§ **Do this**:
Can you echo the part of the listing that opens with the line containing "Looking at the" and runs through the end of the listing, word for word?

§ **Task data**:

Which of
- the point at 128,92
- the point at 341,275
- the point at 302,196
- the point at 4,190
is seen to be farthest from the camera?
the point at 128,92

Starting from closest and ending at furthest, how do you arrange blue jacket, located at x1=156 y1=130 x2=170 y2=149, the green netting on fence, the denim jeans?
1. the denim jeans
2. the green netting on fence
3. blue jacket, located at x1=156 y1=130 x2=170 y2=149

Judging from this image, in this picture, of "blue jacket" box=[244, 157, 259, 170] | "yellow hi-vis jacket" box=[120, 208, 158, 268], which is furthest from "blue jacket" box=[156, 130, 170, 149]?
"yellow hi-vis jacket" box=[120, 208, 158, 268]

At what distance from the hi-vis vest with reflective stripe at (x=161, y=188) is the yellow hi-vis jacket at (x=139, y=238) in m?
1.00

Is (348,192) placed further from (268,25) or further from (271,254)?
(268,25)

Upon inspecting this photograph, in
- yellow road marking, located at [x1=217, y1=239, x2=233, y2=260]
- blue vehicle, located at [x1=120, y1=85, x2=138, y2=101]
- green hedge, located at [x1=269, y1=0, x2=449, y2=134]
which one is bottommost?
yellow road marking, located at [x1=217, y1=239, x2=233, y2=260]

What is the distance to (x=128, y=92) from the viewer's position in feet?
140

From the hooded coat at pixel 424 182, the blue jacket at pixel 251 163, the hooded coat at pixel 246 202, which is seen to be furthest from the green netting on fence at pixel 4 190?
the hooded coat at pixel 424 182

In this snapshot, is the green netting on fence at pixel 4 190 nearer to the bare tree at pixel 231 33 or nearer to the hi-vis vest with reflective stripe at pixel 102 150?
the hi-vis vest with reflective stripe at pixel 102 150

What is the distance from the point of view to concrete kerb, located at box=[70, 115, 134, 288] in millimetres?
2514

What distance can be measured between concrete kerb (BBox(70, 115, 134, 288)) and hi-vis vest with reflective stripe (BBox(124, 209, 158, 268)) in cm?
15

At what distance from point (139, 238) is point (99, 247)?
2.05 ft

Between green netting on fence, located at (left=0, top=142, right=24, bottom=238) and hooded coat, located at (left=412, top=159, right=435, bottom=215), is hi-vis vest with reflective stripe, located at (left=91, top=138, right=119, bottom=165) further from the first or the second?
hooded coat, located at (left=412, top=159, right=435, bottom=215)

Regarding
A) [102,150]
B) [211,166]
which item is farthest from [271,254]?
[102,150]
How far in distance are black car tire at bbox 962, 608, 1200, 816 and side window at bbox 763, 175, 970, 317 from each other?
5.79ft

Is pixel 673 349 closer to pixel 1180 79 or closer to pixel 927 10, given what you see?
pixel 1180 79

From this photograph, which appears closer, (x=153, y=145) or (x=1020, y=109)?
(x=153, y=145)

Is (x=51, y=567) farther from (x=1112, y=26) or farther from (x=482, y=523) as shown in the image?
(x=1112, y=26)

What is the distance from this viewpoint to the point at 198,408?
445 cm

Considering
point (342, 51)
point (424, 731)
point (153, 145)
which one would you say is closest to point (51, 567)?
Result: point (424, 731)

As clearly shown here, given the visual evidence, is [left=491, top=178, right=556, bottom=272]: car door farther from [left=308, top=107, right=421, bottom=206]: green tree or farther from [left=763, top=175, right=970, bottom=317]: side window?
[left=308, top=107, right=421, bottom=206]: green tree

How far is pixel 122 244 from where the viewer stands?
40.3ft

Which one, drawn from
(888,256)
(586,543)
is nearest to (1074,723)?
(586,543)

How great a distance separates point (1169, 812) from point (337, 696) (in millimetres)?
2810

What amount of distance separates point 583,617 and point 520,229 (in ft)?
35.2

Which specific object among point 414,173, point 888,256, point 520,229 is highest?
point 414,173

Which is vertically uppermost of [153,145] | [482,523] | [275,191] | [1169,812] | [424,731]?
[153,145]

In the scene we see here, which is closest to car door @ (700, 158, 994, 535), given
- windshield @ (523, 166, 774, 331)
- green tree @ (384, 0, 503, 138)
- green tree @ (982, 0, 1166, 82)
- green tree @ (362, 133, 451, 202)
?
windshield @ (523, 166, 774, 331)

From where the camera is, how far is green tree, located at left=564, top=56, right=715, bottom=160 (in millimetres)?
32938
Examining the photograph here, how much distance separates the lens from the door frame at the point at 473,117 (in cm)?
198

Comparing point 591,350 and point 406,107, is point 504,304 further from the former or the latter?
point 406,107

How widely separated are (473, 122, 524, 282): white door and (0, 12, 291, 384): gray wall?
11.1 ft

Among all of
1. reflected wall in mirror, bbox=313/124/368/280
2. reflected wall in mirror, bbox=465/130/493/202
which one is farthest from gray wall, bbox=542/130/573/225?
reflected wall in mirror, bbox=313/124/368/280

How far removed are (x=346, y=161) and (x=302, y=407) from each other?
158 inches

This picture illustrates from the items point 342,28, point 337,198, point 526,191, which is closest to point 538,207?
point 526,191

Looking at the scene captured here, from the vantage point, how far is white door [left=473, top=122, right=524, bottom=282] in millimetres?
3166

§ **Exercise output**:
Looking at the scene captured here, from the vantage point, how far is white door [left=473, top=122, right=524, bottom=282] in millimetres?
3166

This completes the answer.